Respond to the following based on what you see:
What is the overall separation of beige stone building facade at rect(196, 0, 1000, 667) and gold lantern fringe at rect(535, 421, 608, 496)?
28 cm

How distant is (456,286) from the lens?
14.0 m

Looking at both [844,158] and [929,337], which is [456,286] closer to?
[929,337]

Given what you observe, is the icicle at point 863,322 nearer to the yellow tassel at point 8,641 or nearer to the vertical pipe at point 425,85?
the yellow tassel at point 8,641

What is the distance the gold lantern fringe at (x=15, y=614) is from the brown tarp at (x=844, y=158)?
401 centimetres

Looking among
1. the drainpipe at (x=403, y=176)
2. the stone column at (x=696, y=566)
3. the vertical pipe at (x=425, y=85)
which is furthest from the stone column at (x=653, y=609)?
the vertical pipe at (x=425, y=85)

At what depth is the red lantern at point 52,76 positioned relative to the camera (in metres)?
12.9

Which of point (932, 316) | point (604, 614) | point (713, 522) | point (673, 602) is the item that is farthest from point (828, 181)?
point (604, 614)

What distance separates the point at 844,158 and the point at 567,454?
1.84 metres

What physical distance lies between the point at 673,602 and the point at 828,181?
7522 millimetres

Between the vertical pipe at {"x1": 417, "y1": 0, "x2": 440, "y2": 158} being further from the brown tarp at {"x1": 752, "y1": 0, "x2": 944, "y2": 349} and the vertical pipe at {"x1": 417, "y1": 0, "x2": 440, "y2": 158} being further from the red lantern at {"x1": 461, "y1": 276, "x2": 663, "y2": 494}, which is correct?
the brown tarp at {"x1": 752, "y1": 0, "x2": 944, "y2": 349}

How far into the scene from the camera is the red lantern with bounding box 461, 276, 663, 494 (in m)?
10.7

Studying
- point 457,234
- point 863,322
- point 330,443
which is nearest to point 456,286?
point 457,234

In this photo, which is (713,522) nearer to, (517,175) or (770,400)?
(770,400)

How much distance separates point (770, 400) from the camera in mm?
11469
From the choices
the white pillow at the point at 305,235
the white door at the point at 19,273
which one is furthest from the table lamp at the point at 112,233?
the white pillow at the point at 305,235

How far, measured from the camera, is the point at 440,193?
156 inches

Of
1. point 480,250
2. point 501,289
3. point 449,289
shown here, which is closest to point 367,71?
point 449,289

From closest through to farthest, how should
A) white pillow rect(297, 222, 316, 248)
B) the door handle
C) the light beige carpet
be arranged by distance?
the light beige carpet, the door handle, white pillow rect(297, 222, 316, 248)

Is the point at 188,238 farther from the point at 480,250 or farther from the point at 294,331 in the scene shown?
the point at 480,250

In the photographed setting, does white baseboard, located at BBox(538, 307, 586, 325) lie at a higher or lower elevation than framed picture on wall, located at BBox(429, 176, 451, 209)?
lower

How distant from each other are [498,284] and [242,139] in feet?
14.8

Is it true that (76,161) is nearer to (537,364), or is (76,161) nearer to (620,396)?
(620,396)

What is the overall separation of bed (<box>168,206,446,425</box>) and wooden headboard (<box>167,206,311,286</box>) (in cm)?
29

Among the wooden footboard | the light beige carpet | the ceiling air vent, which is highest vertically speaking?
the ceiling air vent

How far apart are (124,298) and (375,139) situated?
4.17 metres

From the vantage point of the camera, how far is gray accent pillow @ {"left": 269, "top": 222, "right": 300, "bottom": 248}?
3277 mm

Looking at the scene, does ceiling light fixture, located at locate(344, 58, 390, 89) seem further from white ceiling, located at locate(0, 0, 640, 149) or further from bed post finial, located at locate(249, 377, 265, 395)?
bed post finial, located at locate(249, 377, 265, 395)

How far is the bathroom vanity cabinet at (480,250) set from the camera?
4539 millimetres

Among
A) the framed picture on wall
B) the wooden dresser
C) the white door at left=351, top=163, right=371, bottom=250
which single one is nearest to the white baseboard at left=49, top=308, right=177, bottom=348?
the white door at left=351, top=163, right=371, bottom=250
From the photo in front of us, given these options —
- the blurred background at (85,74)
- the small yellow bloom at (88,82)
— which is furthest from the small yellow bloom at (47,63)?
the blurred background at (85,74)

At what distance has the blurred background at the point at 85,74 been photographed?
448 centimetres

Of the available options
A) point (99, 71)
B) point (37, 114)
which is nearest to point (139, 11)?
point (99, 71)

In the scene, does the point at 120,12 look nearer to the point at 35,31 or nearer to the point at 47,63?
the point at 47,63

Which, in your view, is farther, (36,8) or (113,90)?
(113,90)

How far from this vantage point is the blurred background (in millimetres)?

::::::

What is needed: Recopy the entries above in their entirety, exactly.

Output for this exercise:
Respond to the following based on what you see:
What is the overall separation of beige stone building facade at rect(196, 0, 1000, 667) and gold lantern fringe at rect(535, 421, 608, 496)?
28 cm

How distant is (456,286) from the lens?
14.0 m

Looking at both [844,158] and [929,337], which is [456,286] closer to?
[929,337]

Given what you observe, is the icicle at point 863,322 nearer to the yellow tassel at point 8,641 or nearer to the vertical pipe at point 425,85?
the yellow tassel at point 8,641

What is the distance the gold lantern fringe at (x=15, y=614) is from the brown tarp at (x=844, y=158)?
401 centimetres

Looking among
1. the drainpipe at (x=403, y=176)
2. the stone column at (x=696, y=566)
3. the vertical pipe at (x=425, y=85)
which is furthest from the stone column at (x=653, y=609)?
the vertical pipe at (x=425, y=85)

At what depth is the red lantern at point 52,76 positioned relative to the camera (in metres)?
12.9

Which of point (932, 316) | point (604, 614) | point (713, 522) | point (673, 602) is the item that is farthest from point (828, 181)?
point (604, 614)

What distance separates the point at 844,158 and the point at 567,454?
1.84 metres

What physical distance lies between the point at 673,602 and the point at 828,181?
7522 millimetres

Between the vertical pipe at {"x1": 417, "y1": 0, "x2": 440, "y2": 158} being further from the brown tarp at {"x1": 752, "y1": 0, "x2": 944, "y2": 349} and the vertical pipe at {"x1": 417, "y1": 0, "x2": 440, "y2": 158} being further from the red lantern at {"x1": 461, "y1": 276, "x2": 663, "y2": 494}, which is correct?
the brown tarp at {"x1": 752, "y1": 0, "x2": 944, "y2": 349}

How far into the scene from the camera is the red lantern with bounding box 461, 276, 663, 494 (in m)?
10.7

Studying
- point 457,234
- point 863,322
- point 330,443
which is nearest to point 456,286?
point 457,234

In this photo, which is (713,522) nearer to, (517,175) or (770,400)?
(770,400)

How much distance separates point (770, 400) from the camera in mm?
11469
From the choices
the white pillow at the point at 305,235
the white door at the point at 19,273
which one is furthest from the table lamp at the point at 112,233?
the white pillow at the point at 305,235

How far, measured from the camera, is the point at 440,193?
156 inches

Of
1. point 480,250
2. point 501,289
3. point 449,289
shown here, which is closest to point 367,71?
point 449,289

From closest through to farthest, how should
A) white pillow rect(297, 222, 316, 248)
B) the door handle
C) the light beige carpet
be arranged by distance?
the light beige carpet, the door handle, white pillow rect(297, 222, 316, 248)

Is the point at 188,238 farther from the point at 480,250 or farther from the point at 294,331 in the scene shown?
the point at 480,250

In the photographed setting, does white baseboard, located at BBox(538, 307, 586, 325) lie at a higher or lower elevation than framed picture on wall, located at BBox(429, 176, 451, 209)?
lower

How distant from each other are [498,284] and [242,139] in feet?
14.8

Is it true that (76,161) is nearer to (537,364), or is (76,161) nearer to (620,396)?
(620,396)

What is the overall separation of bed (<box>168,206,446,425</box>) and wooden headboard (<box>167,206,311,286</box>) (in cm)?
29

Among the wooden footboard | the light beige carpet | the ceiling air vent, which is highest vertically speaking?
the ceiling air vent

How far apart are (124,298) and (375,139) situated?
4.17 metres

From the vantage point of the camera, how far is gray accent pillow @ {"left": 269, "top": 222, "right": 300, "bottom": 248}?
3277 mm

Looking at the scene, does ceiling light fixture, located at locate(344, 58, 390, 89) seem further from white ceiling, located at locate(0, 0, 640, 149) or further from bed post finial, located at locate(249, 377, 265, 395)?
bed post finial, located at locate(249, 377, 265, 395)

How far is the bathroom vanity cabinet at (480,250) set from the camera?
4539 millimetres

Among
A) the framed picture on wall
B) the wooden dresser
C) the white door at left=351, top=163, right=371, bottom=250
which single one is nearest to the white baseboard at left=49, top=308, right=177, bottom=348?
the white door at left=351, top=163, right=371, bottom=250
From the photo in front of us, given these options —
- the blurred background at (85,74)
- the small yellow bloom at (88,82)
— which is furthest from the small yellow bloom at (47,63)?
the blurred background at (85,74)

At what distance has the blurred background at the point at 85,74 been photographed?
448 centimetres

Of the available options
A) point (99, 71)
B) point (37, 114)
which is nearest to point (139, 11)?
point (99, 71)

In the scene, does the point at 120,12 look nearer to the point at 35,31 or nearer to the point at 47,63?
the point at 47,63

Which, in your view, is farther, (36,8) or (113,90)?
(113,90)

How far from this vantage point is the blurred background (in millimetres)?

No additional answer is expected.